Sanksi yang Diberikan

Selain dipecat, Didik juga dijatuhi sanksi administratif berupa penempatan khusus (patsus) selama tujuh hari yang telah diselesaikan. Usai mendengarkan putusan tersebut, AKBP Didik menyatakan menerima sepenuhnya dan memutuskan untuk tidak mengajukan banding.

Dengan putusan tersebut, Didik resmi diberhentikan dari keanggotaan Polri melalui mekanisme etik internal.

Kronologi Kasus Narkoba

1. Berawal dari Penangkapan Anggota

Polda NTB membongkar jaringan peredaran sabu yang melibatkan Bripka K alias Karolin dan istrinya inisial N alias Nita. Bripka Karol bersama Nita telah ditetapkan menjadi tersangka dan ditahan di rumah tahanan Mapolda NTB. Penyidik Polda NTB juga mengamankan dua orang lain yang diduga sebagai kaki-tangan. Keempatnya sudah ditetapkan sebagai tersangka.

Dari pengungkapan keempat tersangka, Polda NTB berhasil mengamankan barang bukti narkoba jenis sabu dengan berat bruto 35,76 gram. Polda NTB juga mengamankan uang tunai Rp88,8 juta yang diduga uang hasil transaksi Narkoba.

2. Kasat Narkoba Ditangkap

Setelah mengungkap kasus ini, Direktorat Reserse Narkoba (Ditresnarkoba) Polda NTB akhirnya mengamankan Kepala Satuan Reserse Narkoba Polres Bima Kota, AKP Malaungi. Penyidik menemukan sabu seberat 488 gram saat penggeledahan di rumah dinas AKP Malaungi di kompleks asrama Polres Bima Kota. Kholid mengatakan sabu tersebut di dapati dari seorang bandar berinisial KI atau Koko Erwin, rencananya barang haram ini akan diedarkan di wilayah Pulau Sumbawa.

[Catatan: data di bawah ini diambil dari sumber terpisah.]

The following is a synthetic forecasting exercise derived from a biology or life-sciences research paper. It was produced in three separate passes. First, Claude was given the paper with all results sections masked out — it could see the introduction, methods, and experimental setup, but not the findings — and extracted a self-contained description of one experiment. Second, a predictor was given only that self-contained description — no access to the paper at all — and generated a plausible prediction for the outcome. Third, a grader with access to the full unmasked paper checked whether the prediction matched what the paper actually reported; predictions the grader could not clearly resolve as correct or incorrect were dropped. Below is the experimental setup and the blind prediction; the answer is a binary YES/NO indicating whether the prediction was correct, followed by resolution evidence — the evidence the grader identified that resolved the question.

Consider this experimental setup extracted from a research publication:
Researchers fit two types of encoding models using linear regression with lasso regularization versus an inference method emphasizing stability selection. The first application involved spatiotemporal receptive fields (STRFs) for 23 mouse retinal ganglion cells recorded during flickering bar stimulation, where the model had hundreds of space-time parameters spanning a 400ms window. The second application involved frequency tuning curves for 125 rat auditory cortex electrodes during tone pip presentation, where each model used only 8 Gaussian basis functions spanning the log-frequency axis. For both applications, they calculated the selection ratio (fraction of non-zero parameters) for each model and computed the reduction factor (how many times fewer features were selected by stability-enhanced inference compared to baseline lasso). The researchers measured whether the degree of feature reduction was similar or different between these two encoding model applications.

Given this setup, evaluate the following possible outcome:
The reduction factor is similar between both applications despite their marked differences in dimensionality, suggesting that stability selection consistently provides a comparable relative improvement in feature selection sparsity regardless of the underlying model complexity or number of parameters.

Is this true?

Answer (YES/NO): NO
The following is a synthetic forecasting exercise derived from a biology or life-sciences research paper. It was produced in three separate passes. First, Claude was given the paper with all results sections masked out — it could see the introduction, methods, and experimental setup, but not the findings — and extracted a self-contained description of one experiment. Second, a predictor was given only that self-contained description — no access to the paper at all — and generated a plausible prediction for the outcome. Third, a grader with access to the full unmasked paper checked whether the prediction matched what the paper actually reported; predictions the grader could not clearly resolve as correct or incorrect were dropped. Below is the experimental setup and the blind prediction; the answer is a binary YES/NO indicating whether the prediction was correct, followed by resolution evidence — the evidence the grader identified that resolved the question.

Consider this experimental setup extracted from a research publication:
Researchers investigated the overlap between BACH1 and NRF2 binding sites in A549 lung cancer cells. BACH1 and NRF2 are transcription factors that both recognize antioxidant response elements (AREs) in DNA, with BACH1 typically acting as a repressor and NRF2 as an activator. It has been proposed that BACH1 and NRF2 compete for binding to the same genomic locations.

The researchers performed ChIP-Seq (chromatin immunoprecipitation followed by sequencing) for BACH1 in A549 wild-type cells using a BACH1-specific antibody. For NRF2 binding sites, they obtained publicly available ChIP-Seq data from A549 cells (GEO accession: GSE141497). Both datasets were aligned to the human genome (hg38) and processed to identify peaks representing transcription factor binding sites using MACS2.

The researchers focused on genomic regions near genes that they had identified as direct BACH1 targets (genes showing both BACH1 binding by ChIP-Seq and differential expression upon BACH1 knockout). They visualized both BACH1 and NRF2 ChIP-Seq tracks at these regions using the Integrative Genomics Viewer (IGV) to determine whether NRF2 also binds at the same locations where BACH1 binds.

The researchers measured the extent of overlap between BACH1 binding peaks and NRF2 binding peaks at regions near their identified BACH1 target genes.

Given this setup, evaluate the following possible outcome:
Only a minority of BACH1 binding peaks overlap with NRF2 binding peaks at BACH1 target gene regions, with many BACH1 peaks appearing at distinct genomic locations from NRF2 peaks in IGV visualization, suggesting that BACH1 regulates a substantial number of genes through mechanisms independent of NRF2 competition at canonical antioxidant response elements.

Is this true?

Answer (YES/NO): NO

3. Kasat Reskrim Cokot Kapolres

Dalam pengakuannya di hadapan penyidik Polda NTB, Malaungi keterlibatannya dalam jaringan narkoba bermula dari tekanan untuk memenuhi ambisi sang atasan, Kapolres Bima Kota AKBP Didik Putra Kuncoro. AKBP Didik disebut memintanya untuk mencarikan dana segar untuk membeli mobil mewah Toyota Alphard.

Tekanan untuk menyediakan uang dalam jumlah besar tersebut diduga membuat sang Kasat Narkoba mencari jalan pintas. Dia mau menerima tawaran Koko Erwin seorang bandar narkoba yang hendak mengedarkan sabu 488 gram ke Sumbawa. Koko Erwin meminta Malaungi menjadi tempat penitipan sabu dengan imbalan Rp1 miliar.

Bak gayung bersambut, di tengah desakan atasan yang meminta uang untuk membeli mobil, ia akhirnya menyanggupi tawaran dari Koko Erwin, seorang bandar narkoba. Setelah uang tersebut dikirim semua, uang tersebut lalu dicairkan dan dibagikan secara tunai kepada Didik melalui ajudannya. Uang tersebut dibungkus menggunakan kardus bir sebelum diserahkan ke Kapolres.

“Semua bukti perintahnya ada di dalam chat sudah masuk dalam berita acara pemeriksaan,” kata Asmuni. AKP Malaungi kini dipecat atau dilakukan pemberhentian tidak dengan hormat (PTDH) dari instansi kepolisian melalui Sidang Komisi Kode Etik Polri (KKEP). Hasil pemeriksaan urine menunjukkan Kasat Reserse Narkoba Polres Bima Kota AKP Malaungi dinyatakan positif mengonsumsi sabu jenis.

4. Kapolres Jadi Tersangka

Atas pengakuan AKP Malaungi, Divisi Propam Polri menangkap eks Kapolres Bima Kota AKBP Didik pada Rabu (11/2/2026) sekitar pukul 17.00 WIB. Setelah penangkapan, terungkap ada temuan koper berwarna putih yang diakui milik AKBP Didik berisikan sejumlah narkoba.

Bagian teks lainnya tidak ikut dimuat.